Solo había arreglado tres habitaciones y un baño del segundo piso, si bien había escondrijos y rutas de escape en las otras nueve habitaciones de la planta superior. Sustituyó las ventanas y limpió la gran estancia triangular de la parte delantera, aunque no para que fuera su dormitorio, ya que para ello dispuso una habitación más pequeña junto a aquella. En su lugar, improvisó un gimnasio que contaba con un saco, una pera de velocidad, una cinta de correr rescatada de la basura del club de atletismo de Búfalo, varias pesas y un banco que tuvo que reparar. Kurtz nunca cayó en el endémico fetiche del culturismo durante sus once años y medio de condena en Attica. Sabía que la fuerza estaba bien, pero la velocidad y la habilidad para reaccionar rápido eran más importantes. Durante los últimos doce meses había hecho bastante terapia física. Dos de las ventanas daban a las calles Chicago y Ohio y a los silos abandonados y el complejo de fábricas al oeste. La ventana central mostraba el cartel lleno de agujeros del faro.
Su dormitorio no consistía en nada especial: un somier, un viejo armario donde guardaba sus trajes y el resto de la ropa y unas persianas de madera que cegaban la ventana. La tercera habitación tenía estantes de ladrillo y madera llenos de libros de bolsillo en dos de las cuatro paredes, una ajada alfombra roja, una lámpara de suelo que Arlene tenía pensado tirar y, sorprendentemente, una silla y un sillón otomano Eames que un idiota en Williamsville había dejado en un contenedor. Parecía que un gato de cuarenta kilos se hubiera despachado a gusto en el tapizado de cuero negro con sus uñas, pero Kurtz lo arregló con cinta aislante.
Se dirigió al final del oscuro pasillo, se quitó la ropa del anciano y se dio una ducha rápida pero muy caliente, asegurándose de mantener el chorro alejado de los vendajes.
Tras secarse, Kurtz sacó una cuchilla, se echó espuma en la palma de la mano y se miró al espejo por primera vez.

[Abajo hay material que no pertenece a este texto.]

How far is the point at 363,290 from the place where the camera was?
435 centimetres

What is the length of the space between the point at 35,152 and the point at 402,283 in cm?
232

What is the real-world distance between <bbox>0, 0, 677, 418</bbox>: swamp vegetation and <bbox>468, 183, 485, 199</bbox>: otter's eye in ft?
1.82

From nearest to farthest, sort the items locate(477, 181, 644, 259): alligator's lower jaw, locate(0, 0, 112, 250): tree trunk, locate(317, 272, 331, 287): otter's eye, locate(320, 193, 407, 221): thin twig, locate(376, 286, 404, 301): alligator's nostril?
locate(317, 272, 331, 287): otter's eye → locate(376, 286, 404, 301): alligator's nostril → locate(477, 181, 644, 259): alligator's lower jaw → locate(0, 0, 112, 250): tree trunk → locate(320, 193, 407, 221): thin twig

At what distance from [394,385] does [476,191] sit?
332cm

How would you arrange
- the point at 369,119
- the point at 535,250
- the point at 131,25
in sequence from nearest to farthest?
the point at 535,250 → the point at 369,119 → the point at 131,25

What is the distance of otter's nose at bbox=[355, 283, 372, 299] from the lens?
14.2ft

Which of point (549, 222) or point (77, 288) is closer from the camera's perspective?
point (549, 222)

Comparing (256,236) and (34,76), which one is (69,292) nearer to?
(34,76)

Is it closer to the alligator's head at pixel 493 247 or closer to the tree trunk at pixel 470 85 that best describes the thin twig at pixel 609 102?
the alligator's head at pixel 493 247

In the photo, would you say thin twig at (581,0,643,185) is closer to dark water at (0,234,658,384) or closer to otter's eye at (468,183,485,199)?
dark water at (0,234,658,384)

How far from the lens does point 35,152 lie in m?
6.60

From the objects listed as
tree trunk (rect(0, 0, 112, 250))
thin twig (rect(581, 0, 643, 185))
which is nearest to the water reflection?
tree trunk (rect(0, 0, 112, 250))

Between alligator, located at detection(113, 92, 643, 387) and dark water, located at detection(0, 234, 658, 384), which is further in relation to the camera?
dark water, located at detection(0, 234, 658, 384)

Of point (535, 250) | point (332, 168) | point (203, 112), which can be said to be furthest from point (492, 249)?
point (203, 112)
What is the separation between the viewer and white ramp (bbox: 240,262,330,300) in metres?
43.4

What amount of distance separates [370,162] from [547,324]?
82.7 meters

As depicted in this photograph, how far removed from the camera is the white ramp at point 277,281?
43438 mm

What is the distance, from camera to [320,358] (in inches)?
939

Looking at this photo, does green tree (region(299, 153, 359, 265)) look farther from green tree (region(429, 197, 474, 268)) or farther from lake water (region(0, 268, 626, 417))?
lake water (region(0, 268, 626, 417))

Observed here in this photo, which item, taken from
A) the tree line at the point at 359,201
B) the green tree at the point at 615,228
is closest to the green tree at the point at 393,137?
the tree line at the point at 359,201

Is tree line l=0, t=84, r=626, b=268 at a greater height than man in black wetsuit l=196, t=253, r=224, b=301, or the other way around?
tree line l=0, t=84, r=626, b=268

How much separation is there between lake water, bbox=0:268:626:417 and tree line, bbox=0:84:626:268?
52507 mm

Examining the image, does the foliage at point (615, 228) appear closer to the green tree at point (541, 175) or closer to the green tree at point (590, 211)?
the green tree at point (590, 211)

—Jesucristo… —exclamó con disgusto.
El rostro sin afeitar que le contemplaba no parecía humano. Los vendajes estaban de nuevo sanguinolentos y se apreciaba la zona rasurada alrededor. Un hilillo de sangre le bajaba por la piel de la sien y la frente hasta los ojos hasta formarle una especie de máscara púrpura de mapache. El tono rojo de los ojos era tan intenso como el de los vendajes, y tenía magulladuras y rozaduras en la mejilla izquierda y la mandíbula, donde debió golpearse al caer al suelo de cemento del garaje. El ojo izquierdo tampoco tenía muy buen aspecto.
—Cristo —murmuró de nuevo. No entregaría ninguna carta de amor para buscaatuamor.com en un futuro cercano.
Afeitado y duchado, pero a pesar de ello sintiéndose de alguna manera más cansado y asqueroso, se puso unos pantalones vaqueros limpios, una camiseta negra, zapatillas nuevas y una chaqueta de cuero que una vez le dio a un viejo borracho drogadicto llamado Pruno, informante y conocido suyo. El hombre se la había devuelto, alegando que en realidad no era de su estilo. La chaqueta se encontraba todavía en perfecto estado, era obvio que el vagabundo nunca la llegó a usar.
Kurtz se colocó con cautela el sombrero y se dirigió a la habitación contigua a la suya, que estaba sin amueblar. No había reparado el yeso y parte del techo se estaba cayendo a pedazos. Kurtz alargó la mano sobre el marco de madera de la puerta, abrió un panel cubierto del mismo papel enmohecido que el resto de la pared y sacó una S&W del 38 de la caja de metal escondida en el agujero. El arma estaba envuelta en un trapo y olía a aceite. Había un fajo de billetes en la caja de metal. Kurtz contó quinientos dólares y dejó el resto en su sitio antes de desenvolver el arma del trapo aceitoso.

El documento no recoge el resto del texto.